What are the essential elements of creative placemaking? 

  • Creative placemaking is place-based. It serves a specific place and the people who live there. These projects reflect the spatial, social, and economic priorities of the neighborhood. 
  • Creative placemaking is connected to other local strategies. It works in tandem with other strategies for neighborhood revitalization, such as housing preservation or development, economic development, and resident-serving programs.  
  • Creative placemaking is community-driven. Creative placemaking engages residents, business owners, and local leaders to inform what the place can or should be. These people are the decision-makers for the future of their neighborhood and should drive the project’s intention. 

How does creative placemaking use vacant and abandoned properties? 

A growing number of creative placemaking efforts are happening on vacant, abandoned, and underutilized properties.  

Vacant, abandoned, and deteriorated (VAD) properties—sometimes called “blighted” properties—harm public health, lower surrounding property values, drain municipal resources, and overall hurt a community’s sense of stability and pride in their neighborhood. Creative placemaking can turn these vacant spaces into vibrant places and advance community-centered revitalization. 

Creative placemaking on VAD properties looks different across each project and community. These projects can big, like Gary, Indiana’s Union Station Revival, which converted the 4,000 square foot space into a cultural hub and economic driver for the city. Or they can be small-scale, like Pegasus Garden, where a formerly vacant lot is now home to a communal garden on the East Side of Lansing, Michigan. 

Some projects are permanent fixtures, such as The King’s Canvas in Montgomery, Alabama. A formerly vacant commercial storefront, The King’s Canvas now provides vital access to art supplies and entrepreneur trainings, opportunities for artists to show and sell their art, and serves as a community hub for the broader west side neighborhood.  

Other projects can be temporary. Community leaders in Fitchburg, Massachusetts constructed light sculptures that illuminated Riverfront Park for the Leap Year Lights Festival. On February 29, 2020, during the coldest night of the year, approximately 300 community members came to observe the sculptures and participate in activities that brought neighborhood residents together.  

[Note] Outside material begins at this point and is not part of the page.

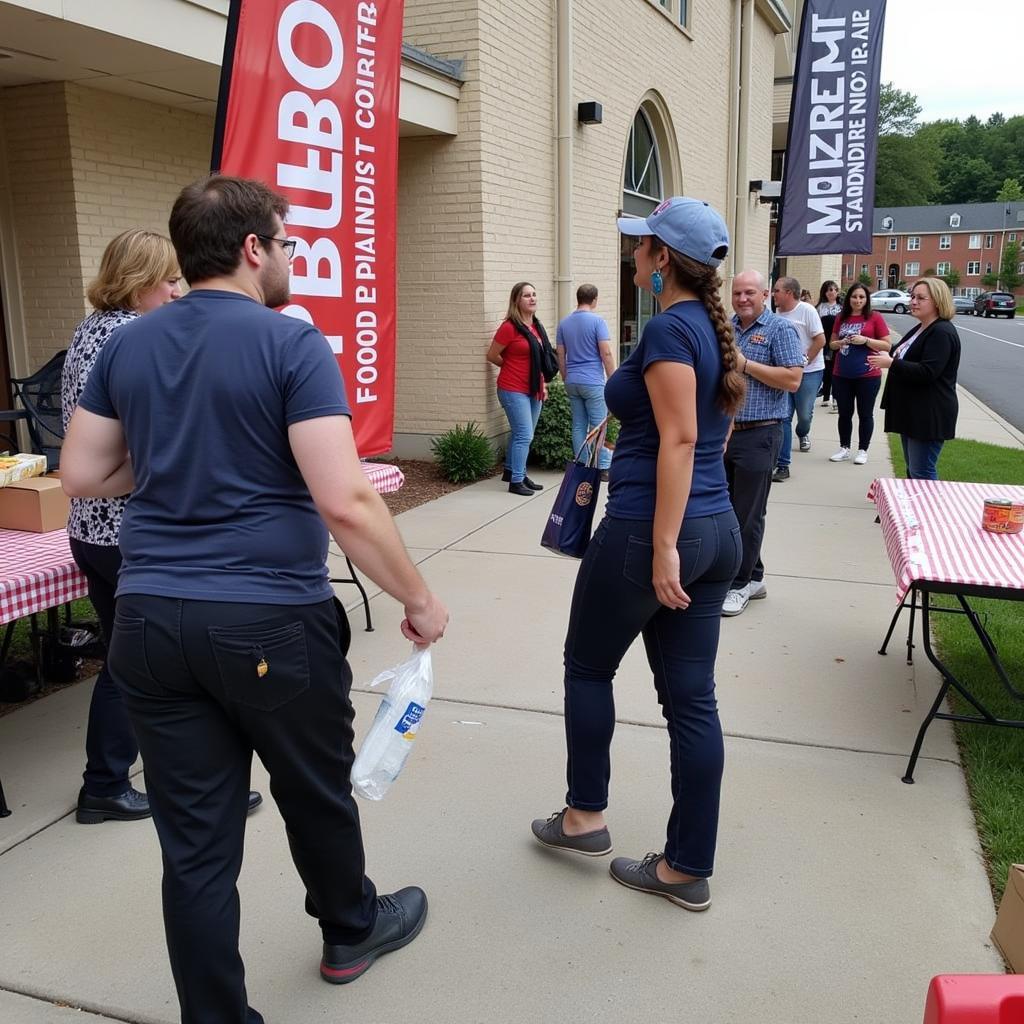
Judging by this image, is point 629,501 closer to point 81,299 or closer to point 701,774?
point 701,774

The process of engaging community through arts and culture can provide healing, hope, and inspiration. A Funeral for a Home in Philadelphia, Pennsylvania is one such example. A collaborative between Temple Contemporary and the City’s Office of Arts, Culture, and the Creative, the project aims to tell stories of Philadelphia’s vanishing homes through the recognition and celebration of a single row home, neighborhood, community of stories, and art. 

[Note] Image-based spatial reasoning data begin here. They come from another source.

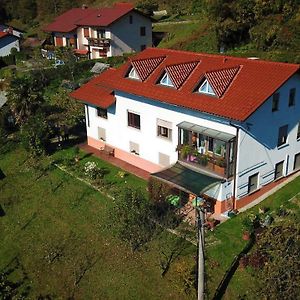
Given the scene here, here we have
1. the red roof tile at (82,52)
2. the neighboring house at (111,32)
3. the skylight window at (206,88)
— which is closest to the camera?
the skylight window at (206,88)

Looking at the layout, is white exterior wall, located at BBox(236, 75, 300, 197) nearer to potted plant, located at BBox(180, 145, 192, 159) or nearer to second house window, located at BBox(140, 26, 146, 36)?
potted plant, located at BBox(180, 145, 192, 159)

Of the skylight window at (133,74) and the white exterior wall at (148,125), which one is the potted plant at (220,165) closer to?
the white exterior wall at (148,125)

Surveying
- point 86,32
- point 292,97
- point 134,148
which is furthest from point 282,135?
point 86,32

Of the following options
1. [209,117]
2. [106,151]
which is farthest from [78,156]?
[209,117]

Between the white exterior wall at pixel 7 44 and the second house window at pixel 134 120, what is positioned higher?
the second house window at pixel 134 120

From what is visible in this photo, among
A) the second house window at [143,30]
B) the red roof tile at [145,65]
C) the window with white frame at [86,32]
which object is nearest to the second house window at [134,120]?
the red roof tile at [145,65]

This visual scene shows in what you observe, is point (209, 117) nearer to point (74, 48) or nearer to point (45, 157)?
point (45, 157)

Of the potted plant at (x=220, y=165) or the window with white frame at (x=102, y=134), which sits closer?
the potted plant at (x=220, y=165)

Common goals for creative placemaking on problem properties include activating underutilized spaces, building a sense of community between residents, and engaging artists. But importantly, each effort is united in that it is shaped by the neighbors and neighborhoods where it happens. 

How does creative placemaking help communities? 

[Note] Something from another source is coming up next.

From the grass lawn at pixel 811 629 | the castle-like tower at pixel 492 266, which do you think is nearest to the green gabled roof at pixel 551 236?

Creative placemaking affects positive change for people and places. It amplifies existing community culture and transforms how residents—and the greater community—feel about historically disinvested neighborhoods.  

In the case of vacant, abandoned, and deteriorated properties, creative placemaking helps by giving these properties new purpose in positively contributing, rather than harming, a neighborhood. By transforming a vacant or underutilized property into a space created by, with, and for the community, it stimulates neighborhood pride, helps build wealth, and creates better health outcomes and economic opportunities for neighbors.  

Creative placemaking is about more than just creating artistic attractions. It connects to community identity through arts and culture, leveraging creative expression to uplift neighborhoods and the people who live there. Creative placemaking can help communities understand their past, examine their history, and together look ahead toward a more vibrant future.